* _WHAT THE TASK ASKS_: Please list each album reviewed in the Best of 2013 list, along with the artist it names for each one.

* _EXCERPTED PASSAGE_:
>>>>
Dog Gone Presents: Best of 2013


Well folks, here we are again looking back on another year gone by. Fresh out of the frost, here’s the list of albums that received the most play around these parts in 2013. You’ll also find a mix containing some of our favorite songs from 2013 at the bottom.


The Entrance Band – Face The Sun

Four years on from the release of their previous full-length, LA psych juggernauts The Entrance Band returned with an album built upon the personal struggles and spiritual transformations experienced by all three band members during the extended period of gestation. Balancing both sides of the journey toward the light, Face the Sun finds The Entrance Band in a more transcendent, melodic space while maintaining a hauntingly beautiful darkness in its undercurrent. Songs like “The Crave” and “Year of the Dragon” depict the introspective journey through the tunnel of addiction and sorrow, while “Fine Flow” and “Fire Eyes” channel a more cosmic side with the interplay between guitarist Guy Blakeslee and bassist Paz Lenchantin at near subliminal levels. A journey to the depths of the darkness can be known to strip away the heart and soul of a band, but in the case of Face the Sun it seems as though the members have returned to the surface with a brighter and more inspired outlook than ever before.

(originally published in Relix Magazine)


White Fence – Cyclops Reap

Once again, in 2013, the ever-prolific Tim Presley released an album loaded with lo fi, garage-rock nuggets that sound like they could have been released over 40 years ago. Recorded during a 4 ½ year span and largely inspired by the loss of his father, Cyclops Reap strips away some of Presley’s trademark punk murk, making way for a more spacious, folk-inspired sound. Surely one of the finest to come out of the White Fence cannon.


Foxygen – We Are the 21st Century Ambassadors of Peace & Magic

These two young California sons managed to meld the ideas they’d been crafting while separately away at college into a beautiful piece of ‘60s inspired paisley psych-pop. As history often shows, combine two unique songwriters, especially one who possesses a highly volatile personality, and magic is bound to happen. However, tragedy and conflict are often bound to follow.
<<<<
* _PROVIDED DATA_:
>>>>
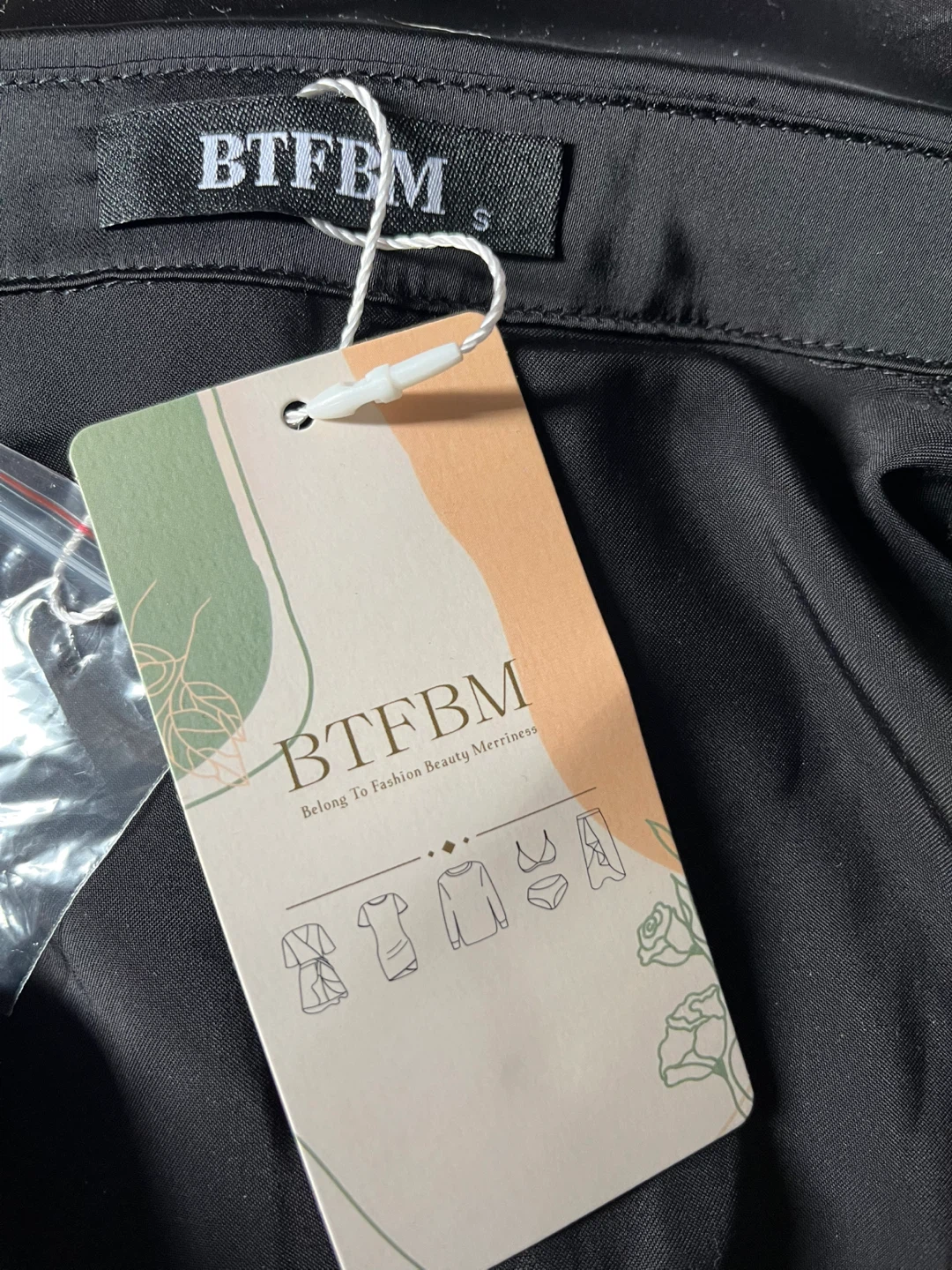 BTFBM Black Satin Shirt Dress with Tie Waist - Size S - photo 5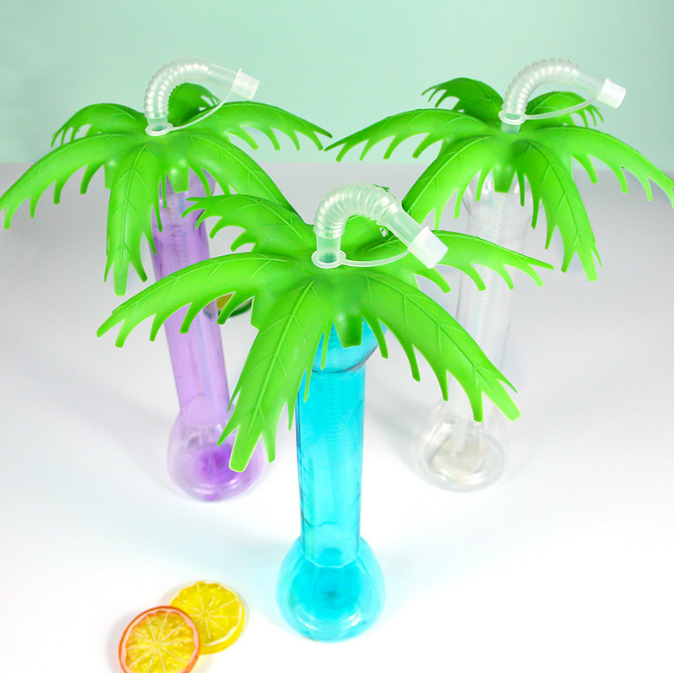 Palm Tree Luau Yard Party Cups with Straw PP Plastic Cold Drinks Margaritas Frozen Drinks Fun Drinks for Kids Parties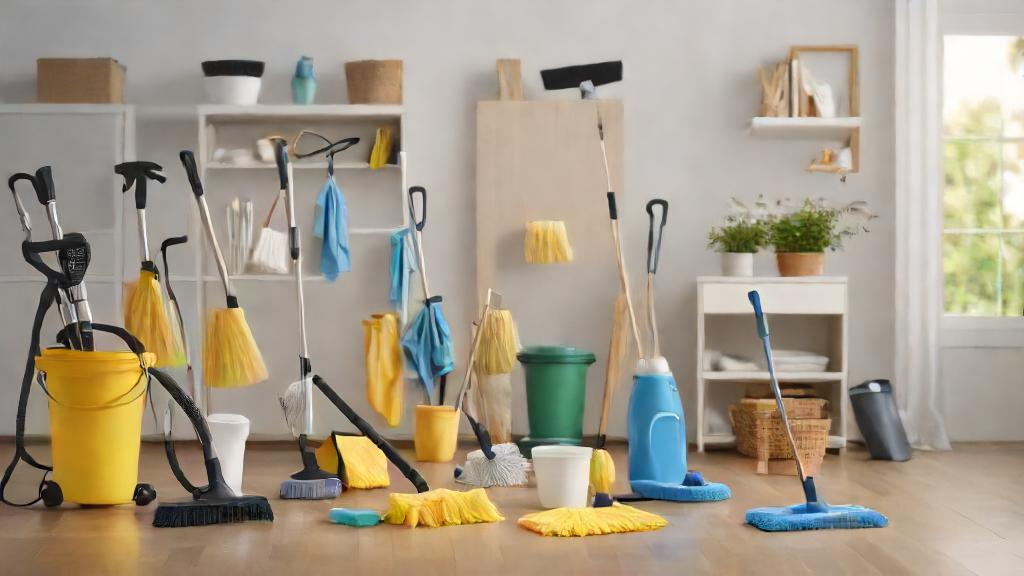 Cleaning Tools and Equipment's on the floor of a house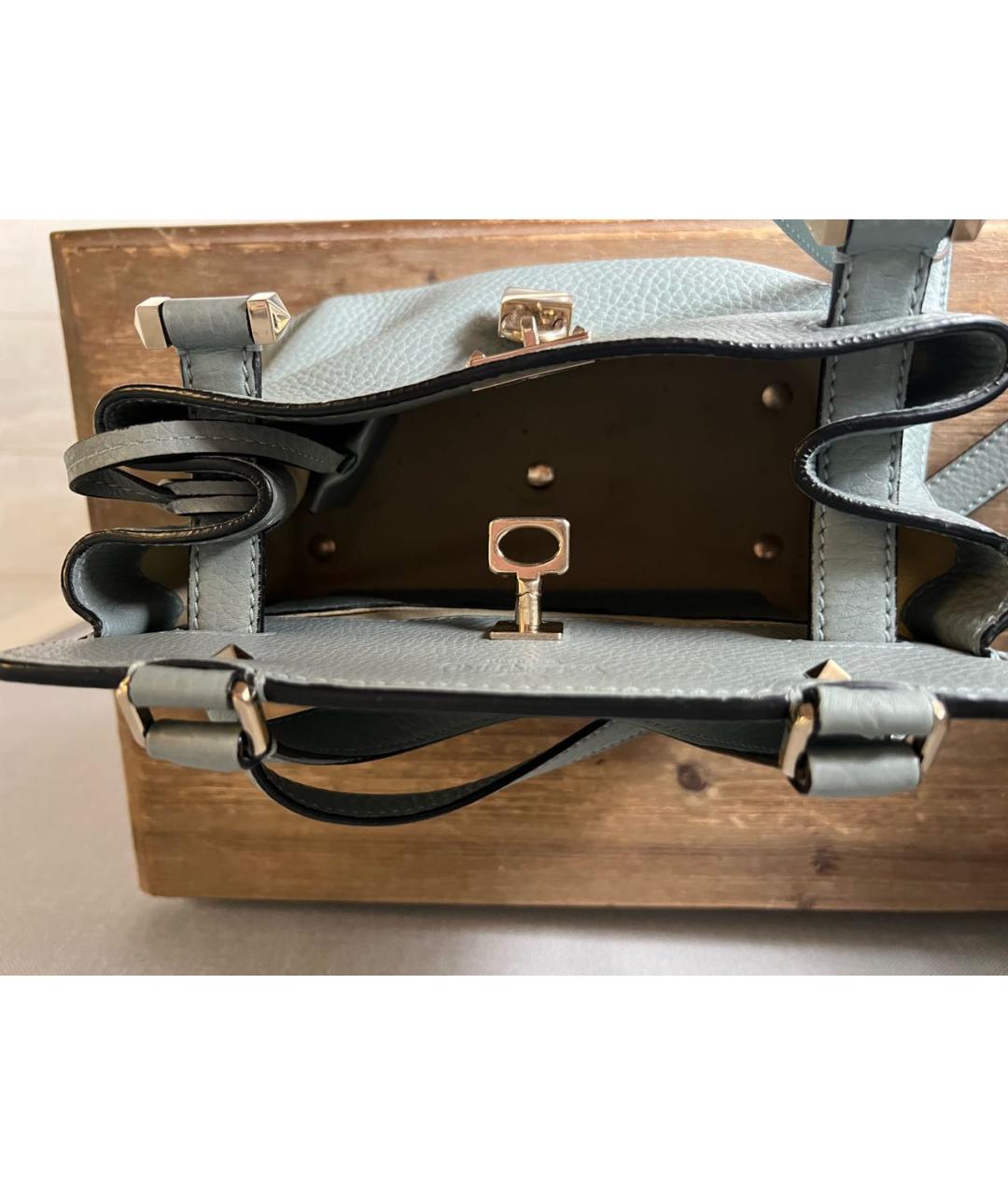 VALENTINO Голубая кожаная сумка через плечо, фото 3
<<<<
* _PROBLEM SOLUTION_:
- Face The Sun by The Entrance Band
- Cyclops Reap by White Fence
- We Are the 21st Century Ambassadors of Peace & Magic by Foxygen